読む部分 ::
IDC Japanは4月6日、クライアント仮想化市場の国内動向について、ユーザー調査を分析した結果を発表した。クライアント仮想化システムを導入済み(550人)/導入予定・検討中(550人)と回答する企業の経営層、IT管理者、エンドユーザーなど計1100人が調査の対象となった。
分析結果によると、2020年のクライアント仮想化導入率は27.7%で、前年と比較して3.5ポイントの上昇だった。産業分野別では、建設/土木を除く全業種で増加した。特に、金融の導入率は52.3%で、2019年と比べて10ポイント以上の増加となり、他業種を大きく引き離した。
次世代のテクノロジーに対する関心度は、回答率の高い順に「ネットワーク仮想化:SD-WAN」「ストレージ仮想化」「音声による電話会議システムとの連動によるVDI配信」「Windows Virtual Desktop」「Zoom、Skype for BusinessなどコラボレーションツールとVDIの連携」となった。高度化するエンドポイント環境において、「ネットワーク」「ストレージ」「音声」「クラウド」「会議システム」はいずれも重要な要因であり、2020年はこれらのテクノロジーが大手企業において、徐々に浸透していくと見ている。

(保存された項目)
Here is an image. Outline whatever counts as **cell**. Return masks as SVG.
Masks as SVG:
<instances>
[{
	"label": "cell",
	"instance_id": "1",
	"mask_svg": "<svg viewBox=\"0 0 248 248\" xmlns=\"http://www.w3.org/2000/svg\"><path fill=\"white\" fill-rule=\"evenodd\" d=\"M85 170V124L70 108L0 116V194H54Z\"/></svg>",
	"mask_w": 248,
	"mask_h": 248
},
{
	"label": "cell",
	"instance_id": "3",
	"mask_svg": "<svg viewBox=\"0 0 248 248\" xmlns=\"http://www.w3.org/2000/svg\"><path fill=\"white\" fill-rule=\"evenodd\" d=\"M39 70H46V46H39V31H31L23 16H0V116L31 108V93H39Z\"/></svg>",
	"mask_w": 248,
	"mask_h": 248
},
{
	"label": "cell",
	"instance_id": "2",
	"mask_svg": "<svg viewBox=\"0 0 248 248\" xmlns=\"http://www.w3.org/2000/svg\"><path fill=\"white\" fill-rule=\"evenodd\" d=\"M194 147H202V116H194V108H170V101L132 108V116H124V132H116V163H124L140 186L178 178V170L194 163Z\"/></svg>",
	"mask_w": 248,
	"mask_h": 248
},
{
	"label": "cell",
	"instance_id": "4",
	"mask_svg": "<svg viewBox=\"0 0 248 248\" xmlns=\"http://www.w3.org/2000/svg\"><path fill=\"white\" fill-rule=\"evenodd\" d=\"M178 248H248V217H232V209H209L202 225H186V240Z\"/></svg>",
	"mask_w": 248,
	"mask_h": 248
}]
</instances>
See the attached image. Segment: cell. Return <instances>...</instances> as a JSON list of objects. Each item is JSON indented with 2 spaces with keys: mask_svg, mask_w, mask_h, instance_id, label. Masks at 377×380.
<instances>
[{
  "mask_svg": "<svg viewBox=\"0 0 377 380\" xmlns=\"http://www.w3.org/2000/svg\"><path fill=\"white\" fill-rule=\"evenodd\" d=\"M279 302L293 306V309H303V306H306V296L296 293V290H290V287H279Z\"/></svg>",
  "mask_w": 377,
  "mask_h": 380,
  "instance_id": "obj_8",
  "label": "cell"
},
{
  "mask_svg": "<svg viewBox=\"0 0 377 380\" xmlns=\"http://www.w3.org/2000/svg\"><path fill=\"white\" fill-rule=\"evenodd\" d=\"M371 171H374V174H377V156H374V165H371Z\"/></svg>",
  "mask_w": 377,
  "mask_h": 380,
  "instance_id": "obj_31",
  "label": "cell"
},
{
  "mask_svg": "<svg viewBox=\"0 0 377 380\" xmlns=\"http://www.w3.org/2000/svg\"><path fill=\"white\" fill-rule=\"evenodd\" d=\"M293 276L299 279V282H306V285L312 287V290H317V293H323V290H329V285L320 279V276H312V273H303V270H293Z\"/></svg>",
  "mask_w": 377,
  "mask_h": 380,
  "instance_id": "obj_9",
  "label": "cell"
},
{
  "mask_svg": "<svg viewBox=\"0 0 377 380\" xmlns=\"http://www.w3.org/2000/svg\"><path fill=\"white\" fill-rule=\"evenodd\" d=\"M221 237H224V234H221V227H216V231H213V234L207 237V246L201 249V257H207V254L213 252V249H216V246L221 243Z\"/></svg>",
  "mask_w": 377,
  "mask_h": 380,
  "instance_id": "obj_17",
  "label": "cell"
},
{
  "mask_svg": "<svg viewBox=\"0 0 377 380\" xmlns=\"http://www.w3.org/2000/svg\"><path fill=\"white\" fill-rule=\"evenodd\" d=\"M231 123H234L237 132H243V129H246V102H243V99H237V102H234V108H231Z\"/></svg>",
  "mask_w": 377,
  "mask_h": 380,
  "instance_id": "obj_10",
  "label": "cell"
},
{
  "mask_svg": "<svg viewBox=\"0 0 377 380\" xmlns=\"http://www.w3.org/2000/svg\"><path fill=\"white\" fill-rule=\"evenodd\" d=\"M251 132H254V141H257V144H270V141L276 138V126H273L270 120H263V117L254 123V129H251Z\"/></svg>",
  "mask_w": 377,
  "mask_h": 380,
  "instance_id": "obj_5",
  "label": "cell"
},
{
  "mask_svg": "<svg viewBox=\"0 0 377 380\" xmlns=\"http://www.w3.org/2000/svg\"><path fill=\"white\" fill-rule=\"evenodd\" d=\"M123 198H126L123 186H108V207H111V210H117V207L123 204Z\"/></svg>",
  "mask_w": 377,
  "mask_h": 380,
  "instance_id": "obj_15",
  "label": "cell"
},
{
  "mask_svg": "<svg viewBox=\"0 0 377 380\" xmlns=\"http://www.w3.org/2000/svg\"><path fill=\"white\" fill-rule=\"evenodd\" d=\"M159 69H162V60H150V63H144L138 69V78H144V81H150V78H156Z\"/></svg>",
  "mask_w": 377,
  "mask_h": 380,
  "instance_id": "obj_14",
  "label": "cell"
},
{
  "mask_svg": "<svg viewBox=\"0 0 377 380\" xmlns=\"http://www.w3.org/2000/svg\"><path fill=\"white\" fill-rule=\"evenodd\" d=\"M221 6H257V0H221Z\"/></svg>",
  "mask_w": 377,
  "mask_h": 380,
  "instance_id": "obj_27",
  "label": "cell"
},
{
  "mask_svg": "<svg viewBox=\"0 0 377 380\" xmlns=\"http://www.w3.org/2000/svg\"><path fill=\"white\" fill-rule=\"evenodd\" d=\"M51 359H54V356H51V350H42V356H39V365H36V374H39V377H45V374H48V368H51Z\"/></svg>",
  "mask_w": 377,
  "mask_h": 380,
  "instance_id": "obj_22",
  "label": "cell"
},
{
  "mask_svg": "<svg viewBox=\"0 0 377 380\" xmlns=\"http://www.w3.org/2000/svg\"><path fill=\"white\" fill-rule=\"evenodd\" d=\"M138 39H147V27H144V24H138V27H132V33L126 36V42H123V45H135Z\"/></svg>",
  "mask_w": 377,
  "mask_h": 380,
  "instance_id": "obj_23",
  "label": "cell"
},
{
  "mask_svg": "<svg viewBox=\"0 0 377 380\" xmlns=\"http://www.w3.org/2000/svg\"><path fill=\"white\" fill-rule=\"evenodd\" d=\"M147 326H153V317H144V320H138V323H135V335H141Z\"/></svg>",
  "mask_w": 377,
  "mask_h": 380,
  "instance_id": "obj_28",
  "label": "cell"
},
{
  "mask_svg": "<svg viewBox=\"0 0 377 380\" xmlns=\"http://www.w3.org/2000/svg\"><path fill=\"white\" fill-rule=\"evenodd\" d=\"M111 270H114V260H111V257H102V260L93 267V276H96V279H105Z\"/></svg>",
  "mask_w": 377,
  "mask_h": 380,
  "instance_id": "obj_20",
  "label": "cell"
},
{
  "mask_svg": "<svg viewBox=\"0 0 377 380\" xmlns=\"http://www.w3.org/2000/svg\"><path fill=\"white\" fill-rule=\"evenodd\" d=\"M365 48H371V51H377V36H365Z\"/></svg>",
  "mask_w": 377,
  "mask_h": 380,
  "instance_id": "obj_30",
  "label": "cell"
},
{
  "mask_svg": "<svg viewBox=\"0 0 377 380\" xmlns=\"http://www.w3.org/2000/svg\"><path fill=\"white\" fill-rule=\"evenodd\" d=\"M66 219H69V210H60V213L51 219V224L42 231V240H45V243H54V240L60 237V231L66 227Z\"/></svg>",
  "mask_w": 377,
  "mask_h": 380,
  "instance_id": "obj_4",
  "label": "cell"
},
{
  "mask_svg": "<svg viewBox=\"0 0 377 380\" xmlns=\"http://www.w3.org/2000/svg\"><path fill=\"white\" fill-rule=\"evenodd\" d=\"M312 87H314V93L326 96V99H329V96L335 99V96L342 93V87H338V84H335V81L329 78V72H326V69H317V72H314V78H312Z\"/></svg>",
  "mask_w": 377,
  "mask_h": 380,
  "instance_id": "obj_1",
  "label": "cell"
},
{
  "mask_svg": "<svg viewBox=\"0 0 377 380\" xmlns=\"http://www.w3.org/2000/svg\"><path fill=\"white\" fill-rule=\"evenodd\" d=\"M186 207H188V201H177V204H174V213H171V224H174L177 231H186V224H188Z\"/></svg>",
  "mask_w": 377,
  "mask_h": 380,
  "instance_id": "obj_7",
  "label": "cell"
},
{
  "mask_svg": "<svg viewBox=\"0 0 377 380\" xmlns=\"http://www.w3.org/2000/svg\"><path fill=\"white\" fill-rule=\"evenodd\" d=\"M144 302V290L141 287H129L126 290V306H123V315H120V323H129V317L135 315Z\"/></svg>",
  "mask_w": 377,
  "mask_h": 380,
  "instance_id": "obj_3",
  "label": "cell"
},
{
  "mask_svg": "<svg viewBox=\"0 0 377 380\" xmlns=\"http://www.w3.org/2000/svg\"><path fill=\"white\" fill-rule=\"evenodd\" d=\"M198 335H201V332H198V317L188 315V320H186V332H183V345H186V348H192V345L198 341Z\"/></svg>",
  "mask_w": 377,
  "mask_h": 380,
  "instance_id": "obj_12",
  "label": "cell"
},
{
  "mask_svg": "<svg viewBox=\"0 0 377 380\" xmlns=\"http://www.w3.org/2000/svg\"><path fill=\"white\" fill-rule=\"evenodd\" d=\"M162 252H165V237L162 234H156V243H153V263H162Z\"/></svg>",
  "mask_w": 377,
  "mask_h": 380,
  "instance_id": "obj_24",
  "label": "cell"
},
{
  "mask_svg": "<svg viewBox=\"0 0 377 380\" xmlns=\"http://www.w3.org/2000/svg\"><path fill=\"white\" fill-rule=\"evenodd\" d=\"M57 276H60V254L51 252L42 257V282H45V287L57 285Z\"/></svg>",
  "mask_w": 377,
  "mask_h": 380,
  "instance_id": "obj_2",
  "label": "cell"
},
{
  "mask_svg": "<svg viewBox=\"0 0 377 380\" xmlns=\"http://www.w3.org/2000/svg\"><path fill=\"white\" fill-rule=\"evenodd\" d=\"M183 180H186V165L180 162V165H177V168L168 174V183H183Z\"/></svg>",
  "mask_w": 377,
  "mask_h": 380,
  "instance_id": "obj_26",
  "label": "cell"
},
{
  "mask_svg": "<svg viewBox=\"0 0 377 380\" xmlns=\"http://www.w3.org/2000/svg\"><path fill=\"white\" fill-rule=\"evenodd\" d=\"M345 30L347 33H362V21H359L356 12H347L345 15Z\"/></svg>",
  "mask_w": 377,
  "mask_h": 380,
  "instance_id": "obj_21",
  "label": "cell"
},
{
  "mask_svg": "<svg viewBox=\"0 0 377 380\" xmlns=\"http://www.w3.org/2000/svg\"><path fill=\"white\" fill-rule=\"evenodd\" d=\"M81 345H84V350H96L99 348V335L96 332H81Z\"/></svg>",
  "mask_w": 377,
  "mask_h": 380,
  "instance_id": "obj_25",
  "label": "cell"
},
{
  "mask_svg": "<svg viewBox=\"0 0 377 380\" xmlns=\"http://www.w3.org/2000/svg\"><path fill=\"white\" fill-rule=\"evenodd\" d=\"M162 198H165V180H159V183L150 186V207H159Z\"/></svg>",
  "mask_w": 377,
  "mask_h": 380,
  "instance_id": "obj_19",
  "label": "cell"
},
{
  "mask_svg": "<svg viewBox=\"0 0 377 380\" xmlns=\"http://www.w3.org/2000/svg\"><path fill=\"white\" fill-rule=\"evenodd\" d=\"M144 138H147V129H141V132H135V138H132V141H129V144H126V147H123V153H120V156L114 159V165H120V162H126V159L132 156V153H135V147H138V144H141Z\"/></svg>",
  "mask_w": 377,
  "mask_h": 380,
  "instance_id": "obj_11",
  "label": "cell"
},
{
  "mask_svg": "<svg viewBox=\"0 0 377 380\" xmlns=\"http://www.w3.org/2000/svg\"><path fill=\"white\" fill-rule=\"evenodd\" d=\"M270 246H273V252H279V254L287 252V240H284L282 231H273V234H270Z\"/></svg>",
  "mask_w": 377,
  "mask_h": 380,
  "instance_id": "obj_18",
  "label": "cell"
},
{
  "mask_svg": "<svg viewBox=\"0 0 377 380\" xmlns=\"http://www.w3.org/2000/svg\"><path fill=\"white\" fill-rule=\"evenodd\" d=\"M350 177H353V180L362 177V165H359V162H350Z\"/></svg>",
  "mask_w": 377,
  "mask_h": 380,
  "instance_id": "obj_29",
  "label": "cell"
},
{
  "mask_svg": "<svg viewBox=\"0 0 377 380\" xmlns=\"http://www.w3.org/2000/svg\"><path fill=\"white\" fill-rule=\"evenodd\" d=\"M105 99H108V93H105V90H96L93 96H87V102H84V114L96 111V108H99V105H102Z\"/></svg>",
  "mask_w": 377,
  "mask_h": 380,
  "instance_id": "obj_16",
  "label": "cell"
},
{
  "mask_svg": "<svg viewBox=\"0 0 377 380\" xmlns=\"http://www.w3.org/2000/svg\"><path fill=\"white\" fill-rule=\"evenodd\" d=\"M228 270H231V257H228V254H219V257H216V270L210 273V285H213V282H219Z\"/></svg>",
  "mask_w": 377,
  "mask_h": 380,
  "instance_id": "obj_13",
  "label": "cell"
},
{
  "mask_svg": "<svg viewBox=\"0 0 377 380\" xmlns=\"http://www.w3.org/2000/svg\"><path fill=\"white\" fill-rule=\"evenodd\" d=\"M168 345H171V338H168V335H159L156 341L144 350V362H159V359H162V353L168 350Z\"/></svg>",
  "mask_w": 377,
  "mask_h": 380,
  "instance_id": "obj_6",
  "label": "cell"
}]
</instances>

演習の目的 :: クライアント仮想化市場の調査についての本文を、最後の文の後から続けて書いてください。 資料は本文とは関係がない。

記述回答 ::
また今回の調査では、テレワークの実施状況についても分析している。クライアント仮想化システムを導入済み/導入候補の企業では、テレワークの実施率が約8割に達し、クライアント仮想化をテレワークに活用していると考えられる。コロナウイルス、インフルエンザ、大震災などのリスクを考慮した場合、在宅勤務やリモートワークは必須になる。VDIやDesktop as a Service(DaaS)はテレワークと親和性が高いため、未導入の企業は、これらを選択肢のひとつとして検討し、活用することが急務であるとIDCは指摘する。